In our practical experience, we were able to get from 33% to 91% in 30 minutes, which is pretty good. Not as good as the Realme 7 Pro, with its 65W charger, but good nonetheless.
Should I buy the Realme 7 5G?
Buy it if...
You want the fastest display possible for your money
The Realme 7 5G’s standout feature is a 120Hz display. This is something that still doesn’t make its way into all flagship phones, so it’s quite remarkable to see it down at this end of the market. If silky home screen navigation is paramount, this is your phone.
You don’t think cheap phones should feel cheap
The Realme 7 5G looks and feels great. It’s no glass and metal sandwich like the iPhone 12, or the Samsung Galaxy Note 20 Ultra, but it feels weighty and solid in the hand, and its split-mirror finish is highly appealing.
You prefer your smartphone UIs uncluttered
A lot of budget phone makers have the nasty habit of piling on superfluous UI elements and unwanted bloatware. Realme keeps things relatively clean and simple, which only adds to the feeling of poise and class found elsewhere in the phone.
Don't buy it if...
You like punchy AMOLED colors
In order to squeeze in that remarkable 120Hz refresh rate, Realme has compromised on the display panel type. It’s gone with LCD rather than AMOLED, which means that colors look a little more washed out and drab than with the Realme 7 Pro or the Vivo Y70.

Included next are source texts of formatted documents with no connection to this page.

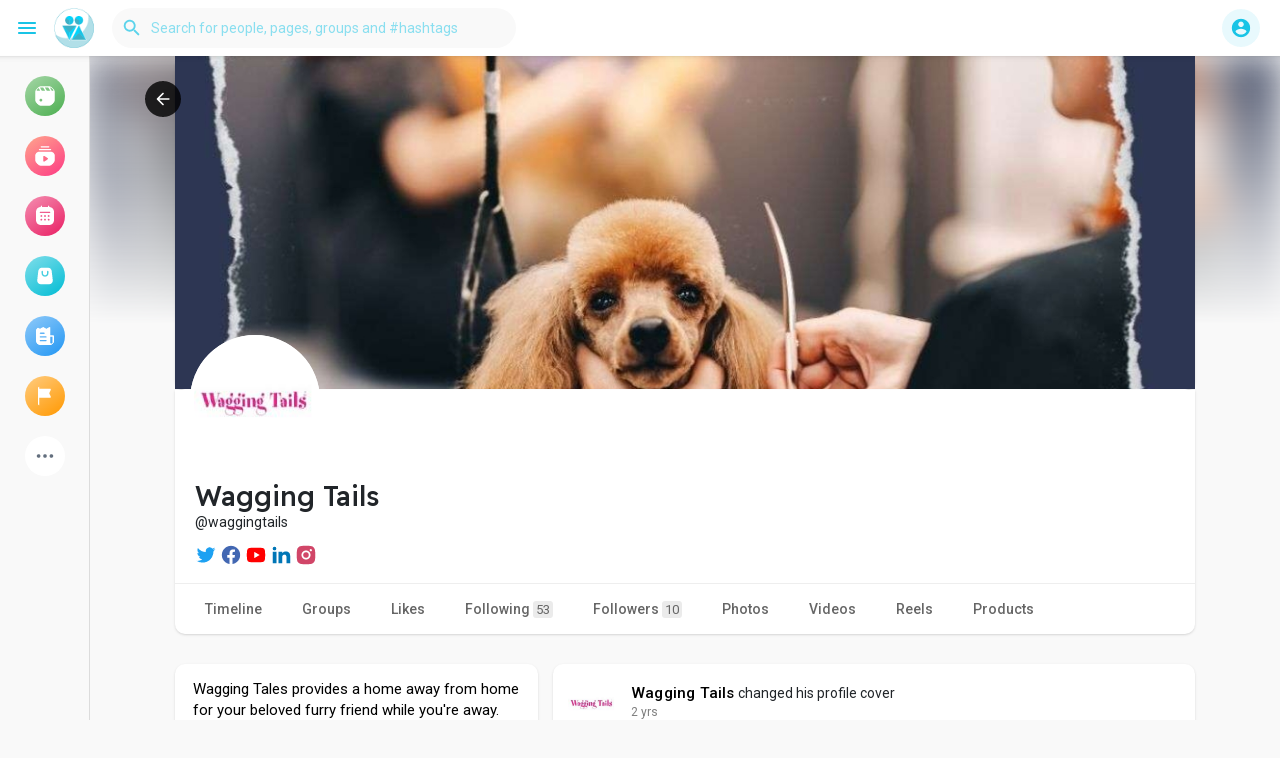

--- FILE ---
content_type: text/html; charset=utf-8
request_url: https://www.google.com/recaptcha/api2/aframe
body_size: 267
content:
<!DOCTYPE HTML><html><head><meta http-equiv="content-type" content="text/html; charset=UTF-8"></head><body><script nonce="jvIaKECu4ErZTWAYtyL0cw">/** Anti-fraud and anti-abuse applications only. See google.com/recaptcha */ try{var clients={'sodar':'https://pagead2.googlesyndication.com/pagead/sodar?'};window.addEventListener("message",function(a){try{if(a.source===window.parent){var b=JSON.parse(a.data);var c=clients[b['id']];if(c){var d=document.createElement('img');d.src=c+b['params']+'&rc='+(localStorage.getItem("rc::a")?sessionStorage.getItem("rc::b"):"");window.document.body.appendChild(d);sessionStorage.setItem("rc::e",parseInt(sessionStorage.getItem("rc::e")||0)+1);localStorage.setItem("rc::h",'1768849275775');}}}catch(b){}});window.parent.postMessage("_grecaptcha_ready", "*");}catch(b){}</script></body></html>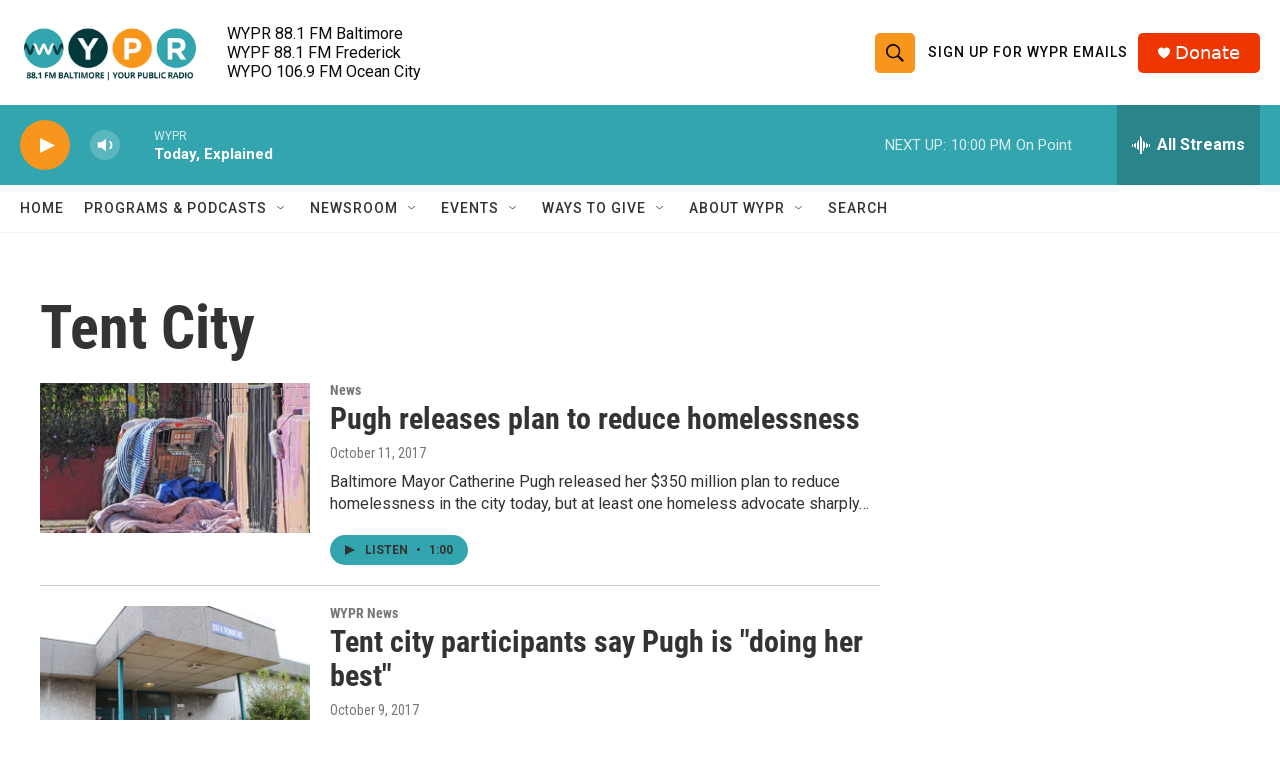

--- FILE ---
content_type: text/html; charset=utf-8
request_url: https://www.google.com/recaptcha/api2/aframe
body_size: 142
content:
<!DOCTYPE HTML><html><head><meta http-equiv="content-type" content="text/html; charset=UTF-8"></head><body><script nonce="kjZpFx2KGqVo_0257y5VJg">/** Anti-fraud and anti-abuse applications only. See google.com/recaptcha */ try{var clients={'sodar':'https://pagead2.googlesyndication.com/pagead/sodar?'};window.addEventListener("message",function(a){try{if(a.source===window.parent){var b=JSON.parse(a.data);var c=clients[b['id']];if(c){var d=document.createElement('img');d.src=c+b['params']+'&rc='+(localStorage.getItem("rc::a")?sessionStorage.getItem("rc::b"):"");window.document.body.appendChild(d);sessionStorage.setItem("rc::e",parseInt(sessionStorage.getItem("rc::e")||0)+1);localStorage.setItem("rc::h",'1768963752728');}}}catch(b){}});window.parent.postMessage("_grecaptcha_ready", "*");}catch(b){}</script></body></html>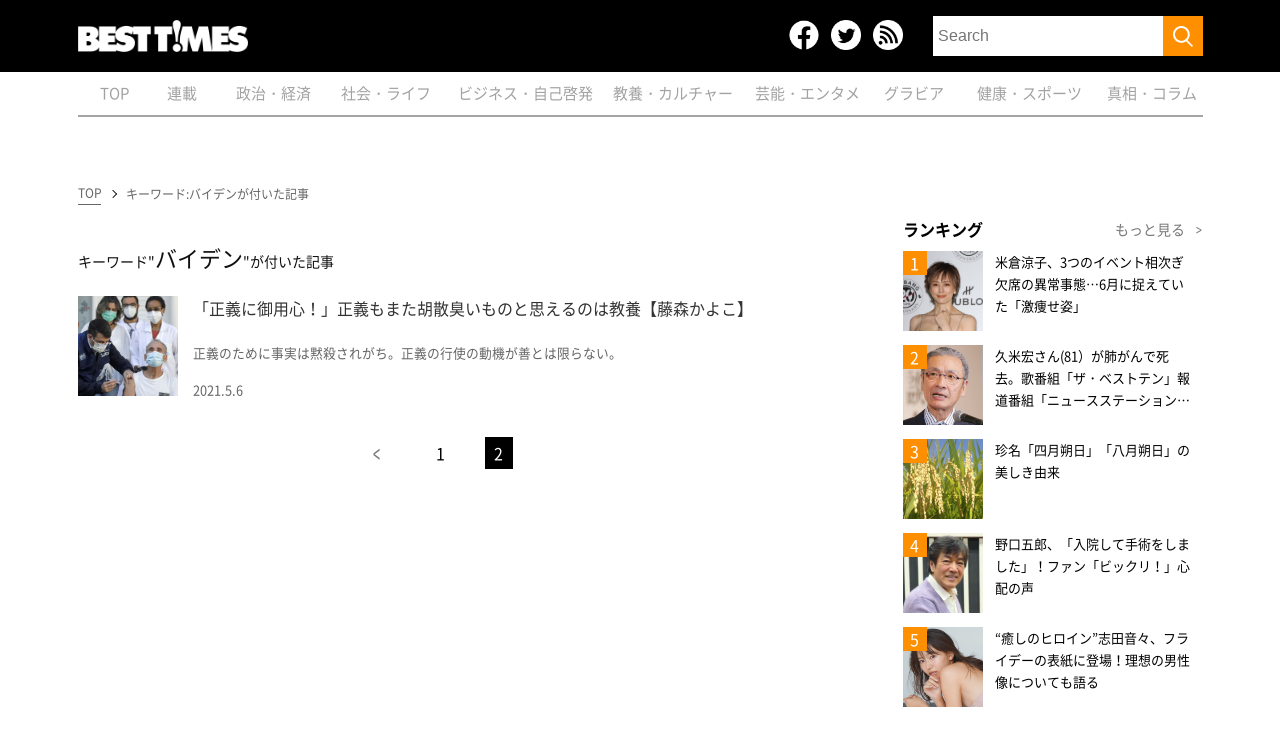

--- FILE ---
content_type: text/html; charset=utf-8
request_url: https://www.google.com/recaptcha/api2/aframe
body_size: 268
content:
<!DOCTYPE HTML><html><head><meta http-equiv="content-type" content="text/html; charset=UTF-8"></head><body><script nonce="qV_hPTxe3yKMG3GW43aaVA">/** Anti-fraud and anti-abuse applications only. See google.com/recaptcha */ try{var clients={'sodar':'https://pagead2.googlesyndication.com/pagead/sodar?'};window.addEventListener("message",function(a){try{if(a.source===window.parent){var b=JSON.parse(a.data);var c=clients[b['id']];if(c){var d=document.createElement('img');d.src=c+b['params']+'&rc='+(localStorage.getItem("rc::a")?sessionStorage.getItem("rc::b"):"");window.document.body.appendChild(d);sessionStorage.setItem("rc::e",parseInt(sessionStorage.getItem("rc::e")||0)+1);localStorage.setItem("rc::h",'1768941776179');}}}catch(b){}});window.parent.postMessage("_grecaptcha_ready", "*");}catch(b){}</script></body></html>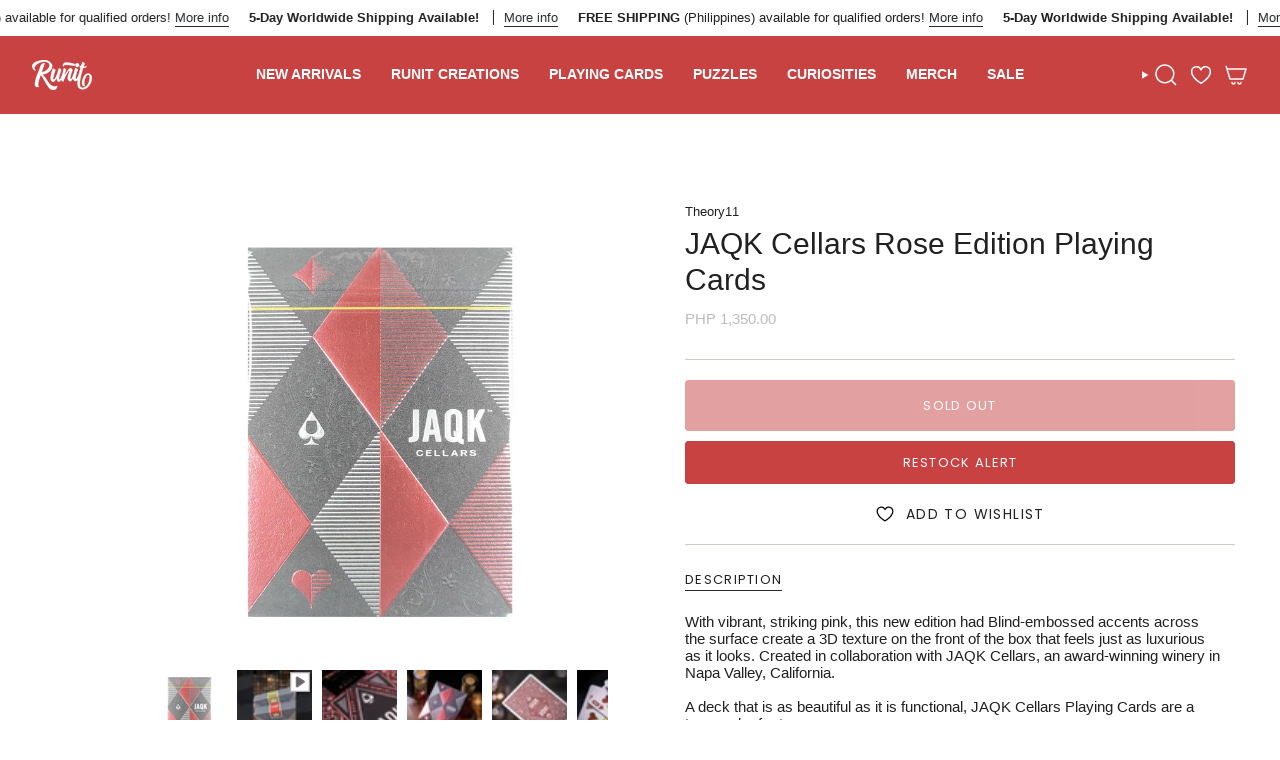

--- FILE ---
content_type: text/html; charset=utf-8
request_url: https://runitdecks.com/products/jaqk-cellars-rose-edition-playing-cards?section_id=api-product-grid-item
body_size: -328
content:
<div id="shopify-section-api-product-grid-item" class="shopify-section">

<div data-api-content>
<grid-item
    class="grid-item product-item  product-item--centered product-item--outer-text  "
    id="product-item--api-product-grid-item-6913092386904"
    data-grid-item
    data-url="/products/jaqk-cellars-rose-edition-playing-cards"
    data-swap-id="true"
    
  >
    
    <div class="product-item__image" data-product-image>
      


      
          





  <a class="iWishAddColl iwishcheck" href="#" data-variant="39766501589080" data-product="6913092386904" data-pTitle="JAQK Cellars Rose Edition Playing Cards"></a>




      <a
        class="product-link"
        href="/products/jaqk-cellars-rose-edition-playing-cards"
        aria-label="JAQK Cellars Rose Edition Playing Cards"
        data-product-link="/products/jaqk-cellars-rose-edition-playing-cards"
      ><div class="product-item__bg" data-product-image-default><figure class="image-wrapper image-wrapper--cover lazy-image lazy-image--backfill is-loading" style="--aspect-ratio: 1;" data-aos="img-in"
  data-aos-delay="||itemAnimationDelay||"
  data-aos-duration="800"
  data-aos-anchor="||itemAnimationAnchor||"
  data-aos-easing="ease-out-quart"><img src="//runitdecks.com/cdn/shop/products/JAQK-ROSE.jpg?crop=center&amp;height=1500&amp;v=1640031854&amp;width=1500" alt="" width="1500" height="1500" loading="eager" srcset="//runitdecks.com/cdn/shop/products/JAQK-ROSE.jpg?v=1640031854&amp;width=136 136w, //runitdecks.com/cdn/shop/products/JAQK-ROSE.jpg?v=1640031854&amp;width=160 160w, //runitdecks.com/cdn/shop/products/JAQK-ROSE.jpg?v=1640031854&amp;width=180 180w, //runitdecks.com/cdn/shop/products/JAQK-ROSE.jpg?v=1640031854&amp;width=220 220w, //runitdecks.com/cdn/shop/products/JAQK-ROSE.jpg?v=1640031854&amp;width=254 254w, //runitdecks.com/cdn/shop/products/JAQK-ROSE.jpg?v=1640031854&amp;width=284 284w, //runitdecks.com/cdn/shop/products/JAQK-ROSE.jpg?v=1640031854&amp;width=292 292w, //runitdecks.com/cdn/shop/products/JAQK-ROSE.jpg?v=1640031854&amp;width=320 320w, //runitdecks.com/cdn/shop/products/JAQK-ROSE.jpg?v=1640031854&amp;width=480 480w, //runitdecks.com/cdn/shop/products/JAQK-ROSE.jpg?v=1640031854&amp;width=528 528w, //runitdecks.com/cdn/shop/products/JAQK-ROSE.jpg?v=1640031854&amp;width=640 640w, //runitdecks.com/cdn/shop/products/JAQK-ROSE.jpg?v=1640031854&amp;width=720 720w, //runitdecks.com/cdn/shop/products/JAQK-ROSE.jpg?v=1640031854&amp;width=960 960w, //runitdecks.com/cdn/shop/products/JAQK-ROSE.jpg?v=1640031854&amp;width=1080 1080w, //runitdecks.com/cdn/shop/products/JAQK-ROSE.jpg?v=1640031854&amp;width=1296 1296w" sizes="500px" fetchpriority="high" class=" is-loading ">
</figure>

&nbsp;</div></a>

      <div class="badge-box-container align--top-left body-x-small"></div>
    </div>

    <div
      class="product-information"
      style="--swatch-size: var(--swatch-size-filters);"
      data-product-information
    >
      <div class="product-item__info body-medium">
        <a class="product-link" href="/products/jaqk-cellars-rose-edition-playing-cards" data-product-link="/products/jaqk-cellars-rose-edition-playing-cards">

        <!-- ADDED BY JFUK -->
        <p class="product-item__price">Theory11</p>
        <!-- ADDED BY JFUK -->


          <p class="product-item__title">JAQK Cellars Rose Edition Playing Cards</p>

          
          
          
          
<div class="product-item__price__holder">
  <div class="product-item__price" data-product-price="">

    

<span class="price">
  
    <span class="sold-out">Sold Out</span>
  
</span>



  </div>
</div>







        </a>
</div>
    </div>
    
  </grid-item></div></div>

You want a flexible camera
The Realme 7 5G takes good pictures in good lighting, but it doesn’t cope particularly well outside of its photographic comfort zone. There’s no zoom lens, the macro lens is nigh-on useless, and we got mixed results from the phone’s night mode.
Portability is important to you
We wouldn’t call the Realme 7 5G overweight, but you certainly know when it’s sat in your pocket. As a byproduct of that quality feel, you’ll have to cope with a phone that tips the scales at almost 200g, with a not inconsiderable 9.1mm-thick waistline.